First, the treasure. What is the treasure? Quite simply, it is the gospel; a Holy God coming to this earth as a Man, laying down His life on the cross, and being resurrected three days later.
But why? Because… He loved His world. The world that fell to the curse of sin due to unbelief and disobedience. It happened in the garden, but just consider our own lives. The effects of their sin is demonstrated in my life every day. Disobedience is my middle name. So why would God love a world that strives to be disobedient to Him?
Was it that He saw a glimmer of hope in someone’s eyes? Once again, that’s the way we would like the story to play out, but it’s fictitious. When we consider the word love, we anticipate that one party will find something attractive in the other. Maybe a nice smile, or pretty eyes, or something. But John’s famous passage (3:16), used mostly at sporting events now, is not God’s wooing His creation because He finds something attractive in them. There is nothing attractive about the human race. It is sin-laden and nothing short of Paul’s description in his letter to the Romans (1 -3). And yet…God loved His world.
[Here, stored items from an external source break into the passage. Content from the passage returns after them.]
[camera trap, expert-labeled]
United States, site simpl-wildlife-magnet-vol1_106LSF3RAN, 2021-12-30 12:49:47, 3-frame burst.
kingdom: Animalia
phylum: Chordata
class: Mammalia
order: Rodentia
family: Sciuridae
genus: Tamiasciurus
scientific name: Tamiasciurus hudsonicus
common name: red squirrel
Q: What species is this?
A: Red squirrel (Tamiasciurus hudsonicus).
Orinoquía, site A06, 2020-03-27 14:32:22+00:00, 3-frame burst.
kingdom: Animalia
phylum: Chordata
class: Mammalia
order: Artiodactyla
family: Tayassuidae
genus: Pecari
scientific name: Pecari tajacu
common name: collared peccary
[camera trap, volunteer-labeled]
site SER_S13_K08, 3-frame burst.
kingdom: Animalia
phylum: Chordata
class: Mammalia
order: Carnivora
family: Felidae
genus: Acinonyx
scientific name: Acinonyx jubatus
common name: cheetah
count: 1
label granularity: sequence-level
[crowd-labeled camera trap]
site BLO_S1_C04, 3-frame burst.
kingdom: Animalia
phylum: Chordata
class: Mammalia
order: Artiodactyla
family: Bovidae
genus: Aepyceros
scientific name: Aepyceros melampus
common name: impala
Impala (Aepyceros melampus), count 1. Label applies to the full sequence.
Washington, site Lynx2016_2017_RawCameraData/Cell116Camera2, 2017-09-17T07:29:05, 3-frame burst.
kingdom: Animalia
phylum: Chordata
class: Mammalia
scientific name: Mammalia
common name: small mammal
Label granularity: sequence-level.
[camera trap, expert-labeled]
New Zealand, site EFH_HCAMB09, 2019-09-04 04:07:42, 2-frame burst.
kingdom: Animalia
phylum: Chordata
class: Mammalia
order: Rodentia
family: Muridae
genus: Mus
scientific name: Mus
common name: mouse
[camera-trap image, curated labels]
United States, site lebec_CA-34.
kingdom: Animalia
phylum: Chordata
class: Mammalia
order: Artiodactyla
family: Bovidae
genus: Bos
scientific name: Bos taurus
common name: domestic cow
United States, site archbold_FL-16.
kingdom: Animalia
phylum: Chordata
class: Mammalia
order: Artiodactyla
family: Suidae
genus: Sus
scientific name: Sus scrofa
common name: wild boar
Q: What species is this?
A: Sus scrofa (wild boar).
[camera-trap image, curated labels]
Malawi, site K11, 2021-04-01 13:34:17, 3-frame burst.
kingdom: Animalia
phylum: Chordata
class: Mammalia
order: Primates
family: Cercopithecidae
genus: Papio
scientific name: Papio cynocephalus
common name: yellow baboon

And according to Paul, He advertises His love through the same sinful beings He saves; cracked clay pots. When Paul uses the word, clay pot or earthen vessel, he is describing a container of his day that found its only worth in what was stored in it. It had no intrinsic value of its own.
The glorious gospel message. Jesus crucified and risen. Good News! The payment for sin has been made! Reconciliation to God through His Son!
This priceless treasure contained in clay pots. This is inadequate, but picture the Queen of England being escorted in a worn out, blown up Ford Pinto. If that doesn’t quite ring a bell, consider a priceless pearl in a crusty, slimy oyster shell.
God places all the wealth of this treasure in earthen vessels, His image bearers, to advertise the glory of His gospel to the world. But Paul intensifies the image of the contents of this container by stating, “..always carrying in the body the death of Jesus, so that the life of Jesus may also be manifested in our bodies (4:10).”
Persecution was a way of life for Paul. Paul suffered at the hands of evil men because of his identification with his Lord. Those who hate Jesus persecute His people. But this was a powerful rebuttal against the allegations of false teachers. His suffering was evidence that he carried in his body the death of the Lord Jesus. Paul spoke of this many times with words such as, “I die daily,” and “I am crucified with Christ.” But this death, as he states, brings forth life.
The Greek term used here by Paul implies “the process of dying,” more than an event of death. He is describing the death of his personal desires and the life of God’s desires. It would have been easy enough for Paul to lessen the severity of his suffering by simply backing off from his advertising of the gospel. But that was his point. That would mean he and his desires still lived. Instead, he put to death those desires and sought the will of his Lord.
The end result was effective advertising. Oh, he would be executed. After suffering at the hands of those who wanted to halt the progress of the gospel, he was thrown into prison, and killed. But the gospel lives on. There is no human explanation for the impact of Paul’s ministry except that God’s power flowed through him. But look at the progression of the gospel through his willingness to be a clay pot.
Paul doesn’t confine this method of advertising to himself only. In verse eleven, Paul uses plural pronouns. He anticipates all believers being willing vessels of clay advertising the gospel to the world.
So the question I must ask of myself? What’s my billboard displaying to the world? Is my advertising effective?